Jacqueline Paolino, Meaghan Collins, David Brams, Heather Ford, Thomas Schnelldorfer, Reuben Shin, Dmitry Nepomnayshy
Lahey Hospital, Burlington, MA, Philadelphia, PA

Background: Metabolic surgery is associated with pain and nausea in the postoperative period. Enhanced recovery after surgery (ERAS) protocols are shown to reduce length of stay and opioid requirements for bariatric patients. We implemented an ERAS protocol at our institution to standardize the perioperative care of patients, with the primary goal of reducing perioperative opioid use.
Methods: Patients who underwent primary or conversion bariatric surgery for the 3 months before ERAS implementation (n=75) and 3 months after ERAS implementation (n=60) were retrospectively evaluated.

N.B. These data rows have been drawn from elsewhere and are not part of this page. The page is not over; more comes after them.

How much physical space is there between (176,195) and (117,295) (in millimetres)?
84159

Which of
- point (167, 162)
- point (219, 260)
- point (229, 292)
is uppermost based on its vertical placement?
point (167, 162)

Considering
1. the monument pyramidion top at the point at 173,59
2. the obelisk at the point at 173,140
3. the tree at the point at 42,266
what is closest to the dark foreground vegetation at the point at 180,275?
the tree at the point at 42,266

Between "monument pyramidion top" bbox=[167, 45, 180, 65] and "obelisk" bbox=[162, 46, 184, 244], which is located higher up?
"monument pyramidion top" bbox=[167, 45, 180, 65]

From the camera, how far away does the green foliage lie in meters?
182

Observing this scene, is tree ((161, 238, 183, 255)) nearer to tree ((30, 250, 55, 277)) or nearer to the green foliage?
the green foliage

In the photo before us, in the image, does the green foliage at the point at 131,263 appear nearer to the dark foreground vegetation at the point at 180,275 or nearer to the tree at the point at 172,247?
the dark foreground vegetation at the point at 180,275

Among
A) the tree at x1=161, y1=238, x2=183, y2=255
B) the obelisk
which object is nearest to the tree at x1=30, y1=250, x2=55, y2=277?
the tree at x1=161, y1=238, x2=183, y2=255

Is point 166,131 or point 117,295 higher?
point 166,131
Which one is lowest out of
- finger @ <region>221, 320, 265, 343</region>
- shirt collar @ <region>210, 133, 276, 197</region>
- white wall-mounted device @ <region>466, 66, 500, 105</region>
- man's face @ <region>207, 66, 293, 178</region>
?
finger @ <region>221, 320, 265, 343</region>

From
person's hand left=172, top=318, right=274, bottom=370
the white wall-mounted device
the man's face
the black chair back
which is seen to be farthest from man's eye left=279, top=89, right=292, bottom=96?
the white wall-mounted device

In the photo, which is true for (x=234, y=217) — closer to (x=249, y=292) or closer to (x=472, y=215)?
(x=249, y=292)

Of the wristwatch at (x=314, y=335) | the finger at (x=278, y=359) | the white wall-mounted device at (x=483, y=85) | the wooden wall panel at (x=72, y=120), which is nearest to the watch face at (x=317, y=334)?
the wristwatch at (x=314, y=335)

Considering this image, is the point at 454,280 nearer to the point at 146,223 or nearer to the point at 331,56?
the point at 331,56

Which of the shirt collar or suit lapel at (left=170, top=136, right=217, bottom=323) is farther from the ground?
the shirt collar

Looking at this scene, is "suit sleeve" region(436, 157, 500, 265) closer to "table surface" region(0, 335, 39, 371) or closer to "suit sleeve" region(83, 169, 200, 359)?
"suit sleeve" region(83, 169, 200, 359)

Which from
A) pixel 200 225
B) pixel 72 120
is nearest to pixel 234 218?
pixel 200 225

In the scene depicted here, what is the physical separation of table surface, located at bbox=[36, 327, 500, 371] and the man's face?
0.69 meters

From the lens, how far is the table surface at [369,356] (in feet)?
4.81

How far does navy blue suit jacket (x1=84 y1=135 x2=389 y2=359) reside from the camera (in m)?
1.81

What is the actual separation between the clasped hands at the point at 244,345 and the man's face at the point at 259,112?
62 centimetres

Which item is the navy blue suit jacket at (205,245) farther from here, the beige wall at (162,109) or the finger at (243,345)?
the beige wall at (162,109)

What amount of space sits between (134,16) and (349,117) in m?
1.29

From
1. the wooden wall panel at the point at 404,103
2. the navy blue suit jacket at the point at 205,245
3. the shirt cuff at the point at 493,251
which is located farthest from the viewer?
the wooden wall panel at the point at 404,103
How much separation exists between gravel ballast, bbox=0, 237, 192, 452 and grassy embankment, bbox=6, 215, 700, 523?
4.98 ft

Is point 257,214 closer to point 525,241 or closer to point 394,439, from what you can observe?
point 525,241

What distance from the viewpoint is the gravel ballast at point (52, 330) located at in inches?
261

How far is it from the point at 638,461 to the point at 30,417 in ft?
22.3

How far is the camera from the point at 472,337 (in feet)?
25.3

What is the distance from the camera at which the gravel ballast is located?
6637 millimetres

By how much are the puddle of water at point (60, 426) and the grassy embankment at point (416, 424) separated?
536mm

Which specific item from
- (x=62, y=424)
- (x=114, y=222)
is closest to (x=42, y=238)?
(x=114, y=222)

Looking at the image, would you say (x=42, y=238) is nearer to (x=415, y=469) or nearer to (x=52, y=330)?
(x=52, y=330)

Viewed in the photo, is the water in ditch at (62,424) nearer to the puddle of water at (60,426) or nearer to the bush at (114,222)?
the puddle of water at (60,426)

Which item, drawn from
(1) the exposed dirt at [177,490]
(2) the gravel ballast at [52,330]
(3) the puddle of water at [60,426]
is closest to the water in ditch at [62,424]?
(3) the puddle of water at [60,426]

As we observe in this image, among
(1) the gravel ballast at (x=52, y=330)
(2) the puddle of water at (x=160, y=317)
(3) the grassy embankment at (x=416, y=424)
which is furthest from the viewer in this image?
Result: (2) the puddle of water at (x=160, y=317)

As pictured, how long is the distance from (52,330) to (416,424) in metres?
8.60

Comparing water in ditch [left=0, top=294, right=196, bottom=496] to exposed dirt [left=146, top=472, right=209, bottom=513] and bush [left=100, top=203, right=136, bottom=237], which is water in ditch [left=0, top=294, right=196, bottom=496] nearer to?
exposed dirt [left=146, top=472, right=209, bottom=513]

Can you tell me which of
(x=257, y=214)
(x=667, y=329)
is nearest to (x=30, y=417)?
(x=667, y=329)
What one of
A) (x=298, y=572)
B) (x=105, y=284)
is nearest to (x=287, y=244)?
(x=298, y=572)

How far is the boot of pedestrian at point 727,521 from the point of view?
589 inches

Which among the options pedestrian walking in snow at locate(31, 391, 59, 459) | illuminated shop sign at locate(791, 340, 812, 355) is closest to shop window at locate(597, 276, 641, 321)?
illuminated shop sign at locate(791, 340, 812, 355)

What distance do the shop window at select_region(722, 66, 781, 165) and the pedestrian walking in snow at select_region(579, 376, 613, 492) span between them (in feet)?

Results: Demographics, comorbidities, and surgery type were similar between the groups. After ERAS implementation, the median milligram morphine equivalents (MME) received during surgery decreased from 65 to 37.5mg (p<0.0001), while the median MME given during their postoperative hospitalization was unchanged (14mg v 12mg, p=0.84). The percent of patients receiving no opioids for the 30 days after discharge increased from 33.3% before intervention to 60% after intervention, and the median MME prescribed for 30 days after discharge decreased from 50mg to 0mg (p<0.0001). There were 3 lidocaine reactions in the post-intervention group. Patients received significantly less toradol post-ERAS (median 105mg pre vs 60mg post, p<0.0001). There was no difference in length of stay, 30 day need for IV fluids, morbidity, ER visits, or readmissions.
Conclusion: The implementation of an ERAS program at our hospital was associated with a reduction in total opioids given intraoperatively and after discharge, without increasing morbidity.